Yeni bir çığır açan terapi, farelerin akut radyasyona maruz kaldıktan sonra hayatta kalmasını sağladı. Bu bulgu, kanser tedavisinin daha güvenli hale gelmesine ve olası bir nükleer savaşta hayat kurtarmaya yardımcı olabilir.
Nükleer serpinti gibi akut iyonlaştırıcı radyasyon, DNA’ya ciddi şekilde zarar verebilir, hücre bölünmesini durdurabilir ve vücudun bağışıklık sisteminin aktivasyonunu engelleyebilir. Yüksek düzeyde radyasyona maruz kalma, bağırsakların iç yüzeyindeki hücrelerin parçalanmasına neden olan karmaşık bir durum olan Gastrointestinal Sendrom (GIS) gelişimine yol açabilir. Pelvik ve abdominal tümörler için yüksek doz radyoterapi gören hastaların da GIS yaşayabileceği bilinmektedir. Ancak, şu anda radyasyona bağlı bu tür etkileri önleyebilecek bir tedavi bulunmamaktadır.
Cell Death and Differentiation dergisinde yayımlanan ve Çinli araştırmacılar tarafından yürütülen yeni bir çalışma, hücre ölümünü teşvik eden belirli bir gen grubunun radyasyona nasıl tepki verdiğini ortaya koydu.
“İnterferon genlerinin uyarıcısı” olarak bilinen Sting proteini, akut radyasyonun neden olduğu DNA hasarına yanıt olarak hücre ölümünü teşvik etmektedir.
Araştırmacılar, Sting fonksiyonunun devre dışı bırakıldığı farelerin ölüm oranının %11’den %67’ye yükseldiğini tespit etti.

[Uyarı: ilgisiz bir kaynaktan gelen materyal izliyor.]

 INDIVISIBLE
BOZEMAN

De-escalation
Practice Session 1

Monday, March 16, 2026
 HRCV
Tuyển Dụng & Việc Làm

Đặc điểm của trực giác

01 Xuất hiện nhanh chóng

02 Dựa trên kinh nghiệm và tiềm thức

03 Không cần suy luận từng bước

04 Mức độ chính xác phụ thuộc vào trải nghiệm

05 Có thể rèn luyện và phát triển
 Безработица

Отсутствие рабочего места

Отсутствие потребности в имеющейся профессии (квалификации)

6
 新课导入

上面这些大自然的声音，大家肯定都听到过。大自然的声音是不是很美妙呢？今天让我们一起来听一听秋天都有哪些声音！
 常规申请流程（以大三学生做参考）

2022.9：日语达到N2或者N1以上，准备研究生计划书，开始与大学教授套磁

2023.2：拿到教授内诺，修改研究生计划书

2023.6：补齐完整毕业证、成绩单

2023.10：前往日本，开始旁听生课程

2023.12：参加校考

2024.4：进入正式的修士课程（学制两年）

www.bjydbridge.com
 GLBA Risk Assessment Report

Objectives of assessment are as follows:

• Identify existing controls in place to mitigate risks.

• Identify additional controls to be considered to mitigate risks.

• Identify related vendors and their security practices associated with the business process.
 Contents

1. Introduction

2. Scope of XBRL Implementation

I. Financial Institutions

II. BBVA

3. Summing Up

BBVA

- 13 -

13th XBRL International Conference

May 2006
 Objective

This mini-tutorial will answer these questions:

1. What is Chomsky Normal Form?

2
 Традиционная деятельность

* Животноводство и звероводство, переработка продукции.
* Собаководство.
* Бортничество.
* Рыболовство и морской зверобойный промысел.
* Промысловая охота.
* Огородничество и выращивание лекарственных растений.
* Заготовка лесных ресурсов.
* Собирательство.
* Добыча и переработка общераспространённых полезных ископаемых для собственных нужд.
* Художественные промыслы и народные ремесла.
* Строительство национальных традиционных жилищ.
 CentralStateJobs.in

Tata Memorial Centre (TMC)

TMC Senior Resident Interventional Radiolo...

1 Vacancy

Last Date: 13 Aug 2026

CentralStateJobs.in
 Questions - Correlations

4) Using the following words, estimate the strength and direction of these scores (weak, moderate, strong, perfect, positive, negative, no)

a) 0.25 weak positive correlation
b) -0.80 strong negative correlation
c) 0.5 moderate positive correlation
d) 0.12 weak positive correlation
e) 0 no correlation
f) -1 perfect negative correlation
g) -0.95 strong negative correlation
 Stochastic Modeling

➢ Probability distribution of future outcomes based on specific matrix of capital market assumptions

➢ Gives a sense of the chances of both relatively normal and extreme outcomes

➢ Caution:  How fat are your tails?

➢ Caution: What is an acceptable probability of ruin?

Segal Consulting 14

Ayrıca, normal farelerin karın bölgesinde Sting proteini olmayan farelere kıyasla daha ciddi hasarlar yaşadığı gözlemlendi.
“Genel olarak, çalışmamız Sting’in iyonlaştırıcı radyasyon aracılığıyla hücre ölümünü nasıl düzenlediğini ortaya koyan yeni bir mekanizmayı açığa çıkardı.” diye belirtti bilim insanları.
Daha ayrıntılı analizler, Sting proteini olmayan farelerde radyasyona bağlı hücre ölüm oranının %45’ten %12’ye düştüğünü gösterdi.
Araştırmacılar özellikle bağırsaklardaki besin emiliminde rol oynayan, mikroskobik tüy benzeri yapılara sahip villuslar üzerinde durdu. Sting proteini devre dışı bırakılan farelerin bağırsak villuslarının 2,3 kat daha uzun olduğu ve bu farelerin radyasyona karşı daha iyi direnç gösterdiği tespit edildi.
Bilim insanları, bu bulguların, yüksek doz iyonlaştırıcı radyasyona veya radyoterapiye maruz kalındığında GIS kontrol altına alınması için yeni tedavi yöntemleri geliştirilmesine olanak sağlayabileceğini düşünüyor.
“Sting proteinleri temel alınarak geliştirilen terapiler, radyasyon yaralanmalarına karşı korunmada, kanser radyoterapisini iyileştirmede ve kanser tedavisini geliştirmede büyük potansiyel göstermektedir.” diyen araştırmanın başyazarı Sun Yirong, bulguların China Science Daily gazetesine yaptığı açıklamada büyük umut vadettiğini belirtti.
Çalışmalar, olası bir nükleer savaş durumunda, radyasyon serpintisine maruz kalmanın, doğrudan atom bombası patlamasından daha fazla insanın ölümüne neden olabileceğini gösteriyor. Bunun nedeni, patlamadan uzun süre sonra bile yüksek doz radyasyona maruz kalmanın DNA hasarını tetikleyerek kitlesel hücre ölümlerine yol açması ve nesiller boyunca insan hayatını tehdit etmesidir.